O segmento de fast fashion, modelo de negócio baseado na produção rápida e em larga escala de peças alinhadas às últimas tendências, acaba de ganhar um novo protagonista no Brasil. A H&M, gigante sueca do setor, abre sua primeira loja no País neste sábado (23) no Shopping Iguatemi São Paulo, um dos endereços mais sofisticados da capital. A inauguração é acompanhada do lançamento do e-commerce da marca. Já a segunda unidade será inaugurada em 4 de setembro, no Shopping Anália Franco.
A flagship do Iguatemi terá cerca de 1.000 m², oferecendo uma seleção curada de moda feminina, acessórios, underwear e peças básicas. Já o Anália Franco contará com um espaço maior, de quase 2.000 m², e sortimento mais amplo, incluindo moda feminina, masculina e infantil.
Moda acessível e estilo
Para marcar sua chegada, a marca apresenta a campanha Primavera/Verão com nomes de peso: Tyla, FKA twigs e Caroline Polachek, artistas que traduzem o conceito da H&M de moda como expressão pessoal, criatividade e atitude. A coleção, que mescla feminilidade moderna com toques glam rock, traz sobreposições, vestidos texturizados e acessórios statement.
A marca ainda não anunciou oficialmente os preços de seus produtos. No entanto, algumas pistas sinalizam valores que começam em R$ 199,99, reforçando a proposta de moda acessível sem abrir mão de informação de tendência. E, mais importante ainda, competindo com marcas já consolidadas no Brasil, como C&A, Riachuelo e Renner.
Isso porque, mesmo no mercado norte-americano, por exemplo, a H&M é reconhecida como uma marca de fast-fashion alinhada às tendências dos consumidores dos Estados Unidos. Isso sem abrir mão de preços competitivos – muitas vezes, abaixo do que concorrentes praticam.

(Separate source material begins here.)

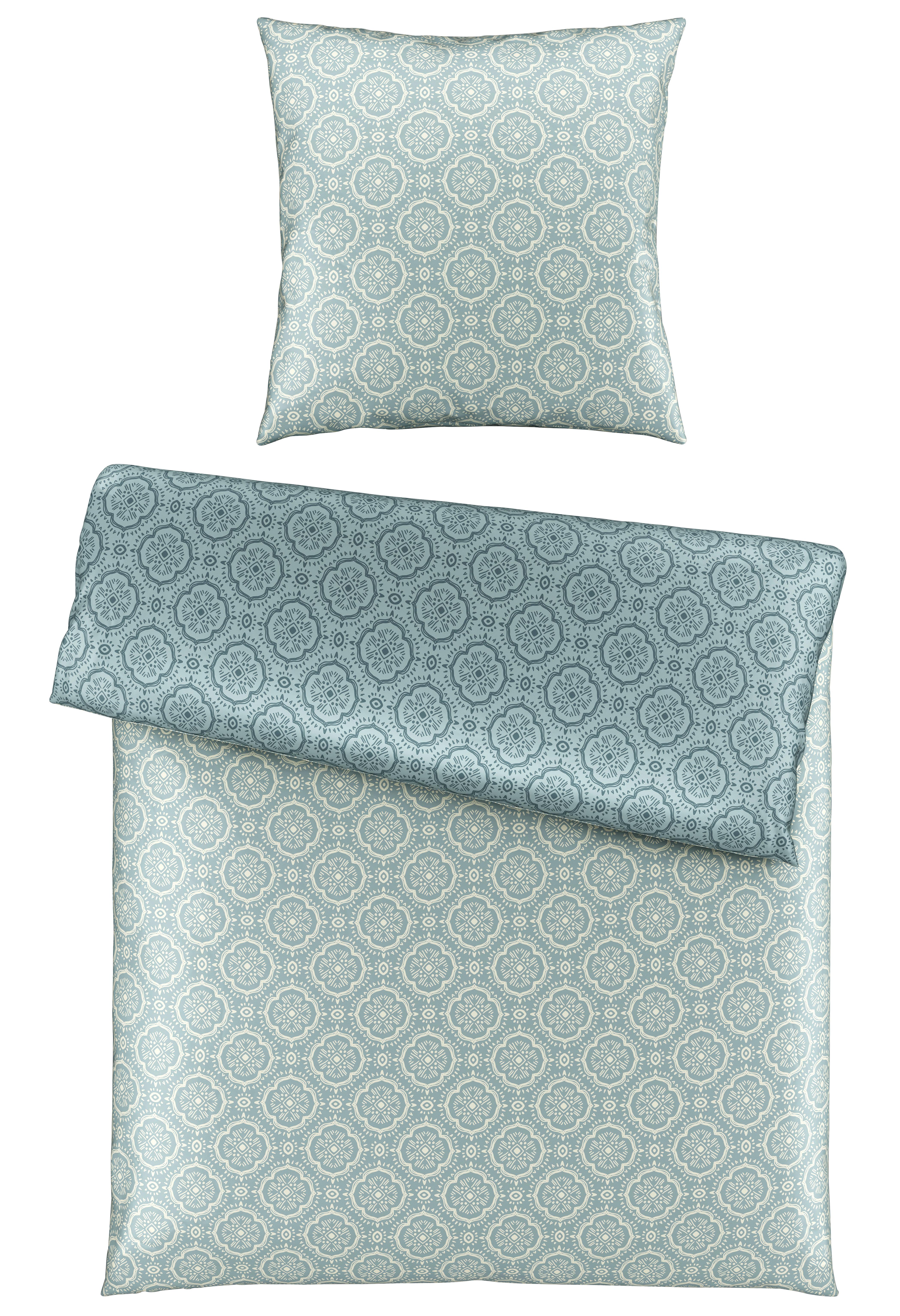 Bettwäsche Ethno Blau ca. 135x200cm - Blau, LIFESTYLE, Textil (135/200cm) - Mömax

A marca também é reconhecida por lançar parcerias com diversos designers, incluindo nomes do universo do luxo, como Karl Lagerfeld, Roberto Cavalli e Alexander Wang.

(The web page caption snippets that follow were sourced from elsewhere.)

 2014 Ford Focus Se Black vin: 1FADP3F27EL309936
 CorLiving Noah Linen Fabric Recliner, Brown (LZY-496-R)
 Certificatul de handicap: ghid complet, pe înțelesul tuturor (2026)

“Esse é um passo fundamental na nossa jornada para oferecer moda acessível e com estilo a ainda mais clientes na América Latina. Estamos muito empolgados em finalmente abrir nossas portas no Brasil – um país repleto de criatividade, cultura e estilo”, afirma Joaquim Pereira, gerente de vendas da H&M Brasil.

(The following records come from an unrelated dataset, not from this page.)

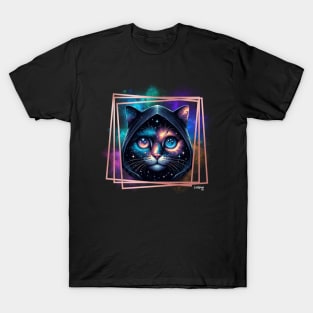 Mistic Cat: Alien Cat - Cute Kitty - A Funny Mistic Retro Vintage Style T-Shirt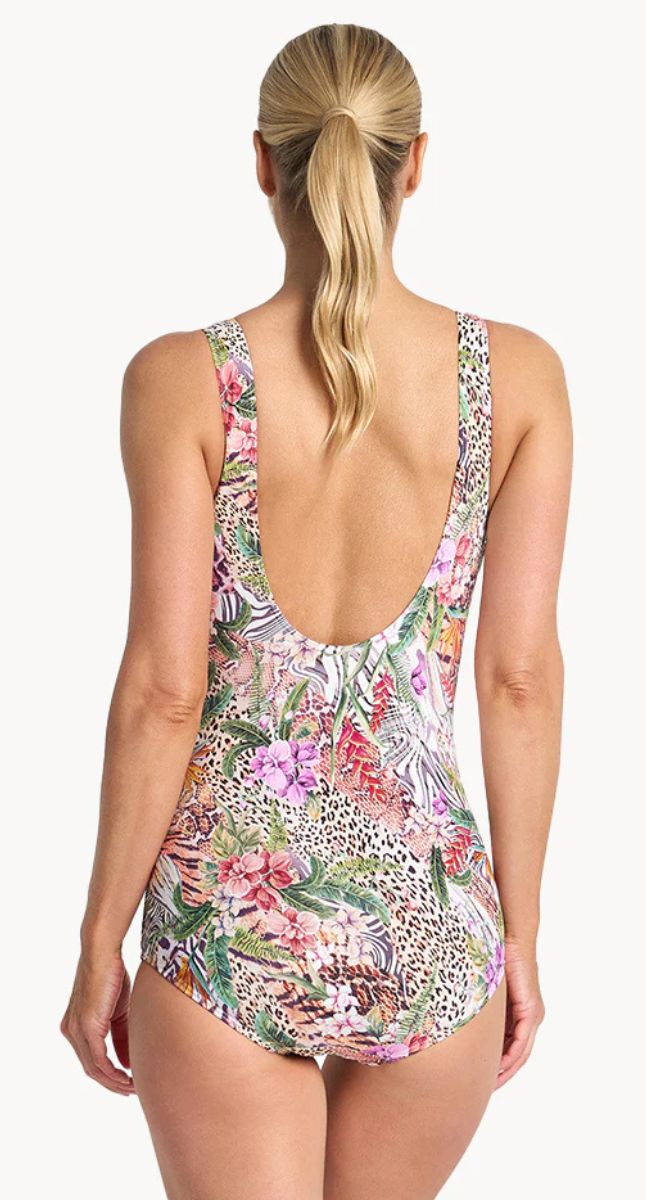 Lilymaze Pintuck Mastectomy suitable One Piece Swimsuit - Skin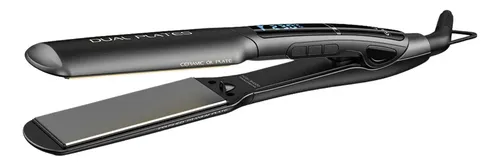 Plancha Gama X-Wide Digital Dual Plates 4D Negra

Impacto no varejo brasileiro
Esta não é a estreia da marca no mercado latino-americano. A H&M já conta com unidades no México, Chile, Peru, Uruguai, Panamá, Costa Rica e República Dominicana.
Mas, a entrada da H&M no Brasil representa mais do que a abertura de lojas: pode redefinir padrões no varejo de moda. Para Leandro Guissoni, professor da FGV e especialista em comportamento do consumidor, o movimento é cauteloso, mas simbólico. O que acende um alerta para redes nacionais como Renner, C&A e Riachuelo.
Segundo ele, a estratégia da H&M combina um posicionamento aspiracional com preços acessíveis, testando o apetite do consumidor por uma experiência global com operação local. A empresa também já sinalizou a intenção de produzir no Brasil, o que pode acelerar sua adaptação ao mercado e reduzir custos logísticos.
“Se a operação der certo, a H&M pode estimular mudanças no setor, da renovação de coleções à experiência omnichannel, passando por marketing e design de lojas. A médio prazo, isso pode elevar o padrão competitivo no varejo de moda e fortalecer a lógica de consumo multicanal no Brasil”, avalia Guissoni.